Отчаянное ржание коней, лязг мечей и свист стрел, бряцание лат и многоголосье криков – кошмарное слияние исполненных ненависти и боли звуков оглушило её, и Катта инстинктивно отпрянула назад, желая спрятаться за скалу, но её протянутая рука нашла лишь пустоту – южное Крыло, с которого она только что спустилась, тоже куда-то делось. Бежать было некуда, война и смерть окружали её со всех сторон, со всех сторон проливалась кровь и прерывались жизни. Не помня себя от ужаса, Катта закрыла лицо руками…
Волча, которую никто не держал, вдруг громко заржала, рванулась в самую гущу кровавой свалки, расшвыривая и топча тех, кто не успел вовремя убраться с дороги, и, разглядев, к кому так спешила кобыла, Катта не сумела сдержать крик: она увидела Эйнарда. Смуглое лицо храброго воина было залито кровью, но он сам этого, кажется, даже не замечал; решительными жестами он отдавал команды своим соратникам, которые пытались прорвать вражескую цепь. А поодаль от него – совсем рядом с Каттой! – взвивался на дыбы Звёздный, и Лёррин, держа в правой руке меч, левой натягивал поводья, не давая коню опрокинуться на спину... Он смотрел в другую сторону и не замечал, что полдесятка лучников, забравшихся на один из огромных камней, откуда удобнее было целиться, уже готовы пустить стрелы в смертоносный полёт.
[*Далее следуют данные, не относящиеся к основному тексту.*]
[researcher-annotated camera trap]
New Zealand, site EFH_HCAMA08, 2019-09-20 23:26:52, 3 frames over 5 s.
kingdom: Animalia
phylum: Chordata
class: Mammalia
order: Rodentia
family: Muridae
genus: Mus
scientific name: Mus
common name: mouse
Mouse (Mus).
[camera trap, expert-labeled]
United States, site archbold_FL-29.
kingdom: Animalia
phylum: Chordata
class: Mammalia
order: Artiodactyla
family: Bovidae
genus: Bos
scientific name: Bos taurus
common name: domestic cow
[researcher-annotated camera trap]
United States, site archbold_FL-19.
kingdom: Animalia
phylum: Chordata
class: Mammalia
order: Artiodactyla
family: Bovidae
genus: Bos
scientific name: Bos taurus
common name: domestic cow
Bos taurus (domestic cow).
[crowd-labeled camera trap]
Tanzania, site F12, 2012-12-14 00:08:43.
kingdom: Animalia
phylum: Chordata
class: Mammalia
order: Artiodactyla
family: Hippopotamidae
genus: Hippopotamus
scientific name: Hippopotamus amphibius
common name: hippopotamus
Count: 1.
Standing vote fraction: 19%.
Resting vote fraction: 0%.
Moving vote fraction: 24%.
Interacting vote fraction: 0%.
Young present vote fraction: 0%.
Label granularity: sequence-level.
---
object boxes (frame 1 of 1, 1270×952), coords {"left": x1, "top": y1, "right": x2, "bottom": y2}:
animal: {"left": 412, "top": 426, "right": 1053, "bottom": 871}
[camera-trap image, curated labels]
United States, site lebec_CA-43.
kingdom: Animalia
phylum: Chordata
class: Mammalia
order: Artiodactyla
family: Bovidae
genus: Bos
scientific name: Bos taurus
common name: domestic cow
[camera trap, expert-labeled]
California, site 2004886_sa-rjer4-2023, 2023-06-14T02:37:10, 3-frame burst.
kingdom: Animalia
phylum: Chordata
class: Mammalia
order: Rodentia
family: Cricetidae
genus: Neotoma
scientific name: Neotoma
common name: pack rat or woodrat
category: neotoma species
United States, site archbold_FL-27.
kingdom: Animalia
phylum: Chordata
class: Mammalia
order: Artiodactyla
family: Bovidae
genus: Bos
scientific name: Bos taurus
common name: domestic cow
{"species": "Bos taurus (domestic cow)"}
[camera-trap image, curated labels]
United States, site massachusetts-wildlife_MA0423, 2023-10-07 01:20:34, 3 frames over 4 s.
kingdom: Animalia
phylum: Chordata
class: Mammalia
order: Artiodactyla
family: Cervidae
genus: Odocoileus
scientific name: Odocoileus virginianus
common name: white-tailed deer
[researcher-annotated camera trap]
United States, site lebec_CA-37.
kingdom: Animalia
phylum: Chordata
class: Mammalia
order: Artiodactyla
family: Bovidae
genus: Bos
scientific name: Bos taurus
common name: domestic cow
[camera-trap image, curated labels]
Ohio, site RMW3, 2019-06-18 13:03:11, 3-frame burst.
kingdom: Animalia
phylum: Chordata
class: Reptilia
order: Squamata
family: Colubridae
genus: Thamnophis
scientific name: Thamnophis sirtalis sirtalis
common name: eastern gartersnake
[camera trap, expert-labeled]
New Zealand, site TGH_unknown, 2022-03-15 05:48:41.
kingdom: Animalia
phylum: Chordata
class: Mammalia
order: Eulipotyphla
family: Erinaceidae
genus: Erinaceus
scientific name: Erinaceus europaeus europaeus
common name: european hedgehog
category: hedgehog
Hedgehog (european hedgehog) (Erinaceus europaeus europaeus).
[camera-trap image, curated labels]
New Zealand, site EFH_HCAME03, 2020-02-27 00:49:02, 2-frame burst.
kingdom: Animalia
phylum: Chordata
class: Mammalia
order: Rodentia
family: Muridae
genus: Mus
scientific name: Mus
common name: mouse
- Лёррин! – вскрикнула Катта, но он не услышал – в буре металлического звона и звериных, нечеловеческих воплей её голос был не слышнее голоска пичужки в страшный шторм…
И тогда она побежала.
Побежала сквозь толпу мужчин, размахивающих мечами, побежала, проскальзывая между двумя противниками и чудом избегая ударов, которые они наносили друг другу, проносясь прямо под копытами встающих свечками лошадей, на бегу перепрыгивая через тех, кто упал и уже не встанет… Зазвенела спущенная тетива, засвистела стая хищных стрел; человеку не по силам обогнать стрелу, как не по силам стать быстрее несущего её ветра, но Катта смогла, она успела!.. Словно на крыльях, она взлетела на небольшой холм – он не был высоким, но его оказалось достаточно, чтобы стать такого же роста, как мужчина верхом на лошади, и принять на себя предназначенный ему удар… Обернувшись через плечо, Катта увидела, как чёрные глаза Лёррина наполняет изумление пополам с болью, как его губы открываются для крика, которого она уже не услышит, а потом, потом… Стрелы жгучей, злой болью пронзили её грудь и шею, дикое алое небо пролилось на землю потоком огня, рот наполнился чем-то горячим и солёным…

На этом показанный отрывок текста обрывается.